The Century Magazine, in commemoration of the event, published a "Note on the Completion of Mr. Parkman's Work," by Edward Eggleston, and an Essay, "Francis Parkman," 9 by James Russell Lowell, undertaken by him at the request of the Editor of the Magazine, and left unfinished at his death. It was the last piece of writing prepared by Mr. Lowell for publication. "It is a great merit in Mr. Parkman," wrote Lowell, "that he has sedulously culled from his ample store of documents every warranted piece of evidence that could fortify or enliven his narrative, so that we at least come to know the actors in his various dramas as well as the events in which they shared. And thus the curiosity of the imagination and that of the understanding are altogether satisfied. We follow the casualties of battle with the intense interest of one who has friends or acquaintance there. Mr. Parkman's familiarity also with the scenery of his narratives is so intimate, his memory of the eye is so vivid, as almost to persuade us that ourselves have seen what he describes. We forget ourselves, to swim in the canoe down rivers that flow out of one primeval silence to lose themselves in another, or to thread those expectant solitudes of forest (insuetum nemus) that seem listening with stayed breath for the inevitable axe, and then launch our birchen egg-shells again on lakes that stretch beyond vision into the fairyland of conjecture. The world into which we are led touches the imagination with pathetic interest. It is mainly a world of silence and of expectation, awaiting the masters who are to subdue it and to fill it with the tumult of human life, and of almost more than human energy."
Mr. Eggleston, in his Century Magazine article, said: "It is possible that the historian of the last quarter of the nineteenth century in America will find few events more notable than the completion of the work of Mr. Francis Parkman,—that series of historical narratives, now at last grown to one whole, in which the romantic story of the rise, the marvellous expansion, and the ill-fated ending of the French power in North America is for the first time adequately told. Since its charms have been set before us in Mr. Parkman's picturesque pages, it is easy to understand that it is one of the finest themes that ever engaged 10 the pen of a historian. But before a creative spirit had brooded upon it, while it yet lay formless and void, none but a man of original genius could have discovered a theme fit for a master in the history of a remote and provincial failure. And yet in no episode of human history is the nature of man seen in more varied action than in this story of the struggles of France and England in the new world.… I do not believe that the literature of America can show any historical composition at once so valuable and so delightful as the two volumes entitled 'Montcalm and Wolfe,' with which the whole work culminates."

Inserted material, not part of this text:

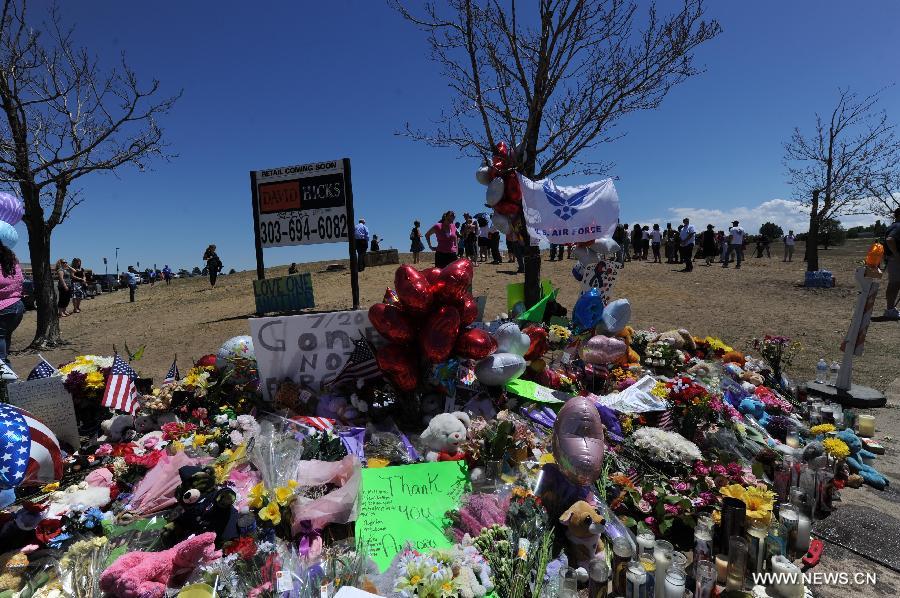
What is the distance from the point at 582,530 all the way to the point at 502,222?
12.9ft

The Nation, reviewing "A Half Century of Conflict," termed the work "the completion of a memorable undertaking. The task was one of the most important to which an American historian could devote his pen. Mr. Parkman's painstaking research has earned him a permanent place in the front rank of American writers of history, while the brilliancy of the style in which his thought is clothed imparts a charm to his narrative unsurpassed by that of Prescott or Motley. He may well look back with satisfaction on the stately series of volumes in which he has narrated the great attempt to plant on American soil the civilization and institutions of royal France,—a drama heroic and tragic enough to claim the admiration of those who most sincerely rejoice that it ended in essential failure."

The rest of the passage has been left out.